Conduciendo hacia Ayamonte y escuchando una lista de reproducción de popurrí de cosas semi olvidadas, empieza a sonar aquella canción con la que hace un par de años lloré tantísimo el final de una relación que, aunque no duró tanto como parecía entonces, se sintió doler toda una vida. Llevaba desde entonces cuidadosamente enterrada entre música más fácil de escuchar.
El corazón se me pone alerta, listo para doler en cualquier momento, pero la canción llega al segundo estribillo y, aunque tengo un nudito agridulce en la garganta, todo está bien. Yo estoy bien. Y me relajo.

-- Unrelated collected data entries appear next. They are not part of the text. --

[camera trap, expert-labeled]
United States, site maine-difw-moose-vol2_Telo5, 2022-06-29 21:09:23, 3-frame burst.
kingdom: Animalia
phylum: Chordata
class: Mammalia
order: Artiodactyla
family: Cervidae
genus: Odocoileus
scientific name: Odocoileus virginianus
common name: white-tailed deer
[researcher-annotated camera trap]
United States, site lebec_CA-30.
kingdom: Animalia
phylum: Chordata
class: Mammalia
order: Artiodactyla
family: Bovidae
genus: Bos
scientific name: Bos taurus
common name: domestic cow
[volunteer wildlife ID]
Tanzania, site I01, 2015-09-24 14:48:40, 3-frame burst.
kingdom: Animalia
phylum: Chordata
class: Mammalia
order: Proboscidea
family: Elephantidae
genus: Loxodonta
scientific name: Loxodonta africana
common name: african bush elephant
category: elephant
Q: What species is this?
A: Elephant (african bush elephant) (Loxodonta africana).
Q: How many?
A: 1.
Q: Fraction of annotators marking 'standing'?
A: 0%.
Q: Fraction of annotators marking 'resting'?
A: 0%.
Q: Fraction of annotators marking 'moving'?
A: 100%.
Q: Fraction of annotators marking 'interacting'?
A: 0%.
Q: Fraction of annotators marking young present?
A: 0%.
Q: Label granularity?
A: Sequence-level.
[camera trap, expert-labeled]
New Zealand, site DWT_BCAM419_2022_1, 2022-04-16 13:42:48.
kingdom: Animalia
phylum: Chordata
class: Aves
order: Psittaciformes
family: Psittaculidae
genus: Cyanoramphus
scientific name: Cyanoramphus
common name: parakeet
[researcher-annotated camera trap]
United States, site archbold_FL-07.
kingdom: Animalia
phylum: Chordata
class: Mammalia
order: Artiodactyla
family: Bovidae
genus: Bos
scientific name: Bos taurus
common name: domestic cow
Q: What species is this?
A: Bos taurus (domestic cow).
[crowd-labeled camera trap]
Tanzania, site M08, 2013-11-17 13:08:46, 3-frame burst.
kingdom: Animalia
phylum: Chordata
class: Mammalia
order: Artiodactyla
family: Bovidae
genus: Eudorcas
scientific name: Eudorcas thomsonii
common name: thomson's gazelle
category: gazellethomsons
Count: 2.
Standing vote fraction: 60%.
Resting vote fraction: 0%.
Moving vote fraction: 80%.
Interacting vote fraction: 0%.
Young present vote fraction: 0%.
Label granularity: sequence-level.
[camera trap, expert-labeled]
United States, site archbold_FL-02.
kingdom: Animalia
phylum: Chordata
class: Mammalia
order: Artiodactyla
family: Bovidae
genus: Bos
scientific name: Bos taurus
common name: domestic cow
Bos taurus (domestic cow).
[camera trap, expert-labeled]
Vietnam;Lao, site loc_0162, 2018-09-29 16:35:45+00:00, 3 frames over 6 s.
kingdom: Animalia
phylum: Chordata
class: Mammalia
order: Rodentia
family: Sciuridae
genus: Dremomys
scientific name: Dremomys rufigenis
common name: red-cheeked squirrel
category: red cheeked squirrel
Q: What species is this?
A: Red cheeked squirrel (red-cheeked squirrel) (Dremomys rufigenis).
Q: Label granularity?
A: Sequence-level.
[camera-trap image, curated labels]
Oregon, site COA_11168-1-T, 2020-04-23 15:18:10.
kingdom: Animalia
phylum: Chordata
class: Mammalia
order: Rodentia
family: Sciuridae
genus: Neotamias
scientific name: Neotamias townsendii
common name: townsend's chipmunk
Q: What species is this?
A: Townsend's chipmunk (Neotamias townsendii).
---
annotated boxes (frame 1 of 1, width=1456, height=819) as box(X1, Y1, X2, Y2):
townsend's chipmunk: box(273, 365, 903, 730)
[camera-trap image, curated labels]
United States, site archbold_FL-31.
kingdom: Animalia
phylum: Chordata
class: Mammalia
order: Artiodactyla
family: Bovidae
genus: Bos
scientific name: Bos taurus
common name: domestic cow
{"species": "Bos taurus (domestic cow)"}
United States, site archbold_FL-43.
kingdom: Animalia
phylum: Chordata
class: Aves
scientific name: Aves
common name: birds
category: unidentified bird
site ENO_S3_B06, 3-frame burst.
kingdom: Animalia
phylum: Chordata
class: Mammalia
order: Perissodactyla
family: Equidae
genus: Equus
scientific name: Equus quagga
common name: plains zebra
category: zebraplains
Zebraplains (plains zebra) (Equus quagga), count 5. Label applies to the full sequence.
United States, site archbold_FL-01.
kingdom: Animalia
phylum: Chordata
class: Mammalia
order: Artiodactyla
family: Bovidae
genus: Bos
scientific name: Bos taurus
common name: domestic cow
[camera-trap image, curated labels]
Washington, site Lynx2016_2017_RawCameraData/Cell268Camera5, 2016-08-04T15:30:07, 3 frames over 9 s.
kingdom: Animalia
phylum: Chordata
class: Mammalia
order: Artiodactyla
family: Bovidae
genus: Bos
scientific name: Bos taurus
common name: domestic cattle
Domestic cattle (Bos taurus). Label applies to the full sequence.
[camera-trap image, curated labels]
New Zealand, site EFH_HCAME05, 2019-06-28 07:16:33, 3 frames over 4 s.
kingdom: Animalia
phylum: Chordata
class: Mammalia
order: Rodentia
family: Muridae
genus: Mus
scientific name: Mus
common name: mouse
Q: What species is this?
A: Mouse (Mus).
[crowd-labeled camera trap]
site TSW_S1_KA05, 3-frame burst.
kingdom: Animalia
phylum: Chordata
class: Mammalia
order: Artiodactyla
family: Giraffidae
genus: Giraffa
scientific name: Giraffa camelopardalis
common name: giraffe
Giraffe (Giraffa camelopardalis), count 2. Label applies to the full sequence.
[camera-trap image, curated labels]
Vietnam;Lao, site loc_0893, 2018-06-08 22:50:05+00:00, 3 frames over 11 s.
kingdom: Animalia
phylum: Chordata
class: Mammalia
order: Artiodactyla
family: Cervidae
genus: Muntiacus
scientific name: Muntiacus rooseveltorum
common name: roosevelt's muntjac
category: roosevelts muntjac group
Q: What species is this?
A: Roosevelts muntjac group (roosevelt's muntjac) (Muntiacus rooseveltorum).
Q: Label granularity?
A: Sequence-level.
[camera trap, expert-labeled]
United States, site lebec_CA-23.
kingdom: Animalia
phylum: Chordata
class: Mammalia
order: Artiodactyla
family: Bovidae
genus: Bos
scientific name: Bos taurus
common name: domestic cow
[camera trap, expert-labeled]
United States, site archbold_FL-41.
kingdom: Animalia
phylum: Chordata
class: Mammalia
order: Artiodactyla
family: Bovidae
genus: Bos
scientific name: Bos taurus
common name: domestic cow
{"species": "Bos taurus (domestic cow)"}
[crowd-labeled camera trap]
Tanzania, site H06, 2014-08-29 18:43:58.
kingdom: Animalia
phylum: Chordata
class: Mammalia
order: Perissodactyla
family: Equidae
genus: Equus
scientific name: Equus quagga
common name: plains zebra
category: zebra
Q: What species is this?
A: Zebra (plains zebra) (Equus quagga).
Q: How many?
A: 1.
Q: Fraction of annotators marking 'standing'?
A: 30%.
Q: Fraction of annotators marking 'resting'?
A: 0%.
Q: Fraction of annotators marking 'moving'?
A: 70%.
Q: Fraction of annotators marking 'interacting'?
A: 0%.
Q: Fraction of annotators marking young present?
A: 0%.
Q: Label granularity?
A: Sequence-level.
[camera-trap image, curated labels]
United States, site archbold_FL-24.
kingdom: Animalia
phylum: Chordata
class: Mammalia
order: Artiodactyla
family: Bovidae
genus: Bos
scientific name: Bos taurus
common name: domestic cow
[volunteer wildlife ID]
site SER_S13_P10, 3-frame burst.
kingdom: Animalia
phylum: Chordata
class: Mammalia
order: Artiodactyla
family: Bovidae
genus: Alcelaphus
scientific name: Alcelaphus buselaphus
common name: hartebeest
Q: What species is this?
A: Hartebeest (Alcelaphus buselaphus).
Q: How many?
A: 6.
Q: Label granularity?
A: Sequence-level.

Entonces me acuerdo de cómo una noche bajo una cúpula purpúrea donde las estrellas pasaban como fogonazos sin rozarnos, hablamos precisamente sobre lo que se sentía cuando volvías a escuchar una canción que te había acompañado en tu dolor. Yo, que ya me olía lo que se nos venía encima y lloraba sin saber por qué, pensé en ese momento que yo no quería que él me doliera en ninguna canción.
Pero de vuelta a mi coche recalentado, a mi equipaje desordenado y a mi escaso sentido del ritmo y la musicalidad, aquella tarde no pude evitar sonreír un poquito por dentro pensando en la de vueltas que ha dado la vida. La canción termina con mi pensamiento, dulce y fugaz, y sin haber dolido ni un poquito.